Canada temporarily bans handgun imports ahead of total freeze
The Canadian government is temporarily banning the importation of restricted handguns pending more restrictive, permanent measures from parliament.
Prime Minister Justin Trudeau announced a handgun freeze in May that would ban the selling, transfering or importing of handguns anywhere in Canada.
The legislation is still pending, but Ottawa officials say since that announcement there has been a large uptick in the number of handgun purchases by people who want to buy before the freeze goes into effect.
To counter that, officials announced Friday that they will push ahead with an import ban through regulatory restrictions without waiting for the approval of parliament. The import ban would go into effect Aug. 19.
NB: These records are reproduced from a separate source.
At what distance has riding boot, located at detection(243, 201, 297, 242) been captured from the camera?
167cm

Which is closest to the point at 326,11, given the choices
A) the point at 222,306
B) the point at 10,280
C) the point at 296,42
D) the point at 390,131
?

“Nearly all individuals and businesses in Canada will be banned from importing handguns on a go forward,” said Public Safety Minister Marco Mendicino. “Given that nearly all our handguns are imported, this means that we’re bringing our national handgun freeze into effect even sooner.”
Advocates for gun control say, since last year, Canadains imported more than $26 million worth of pistols and revolvers, a 50% increase from a year ago. The number of legal handguns in Canada has tripled, but many have been misused in crimes.
Foreign affairs minister Melanie Joly said she is using her powers to deny any export or import permit application because of security concerns.
The ban is temporary, with officials saying it’s a stop gap measure that would prevent stores from restocking handguns in the short term, while the proposed handgun freeze legislation moves through parliament.
Bill C-21 introduced in May would freeze the sale, purchase or transfer of handguns in Canada, but critics say it’s legal gun owners who are being targeted, and neither the ban nor the freeze will stop guns from being smuggled into the country from the U.S.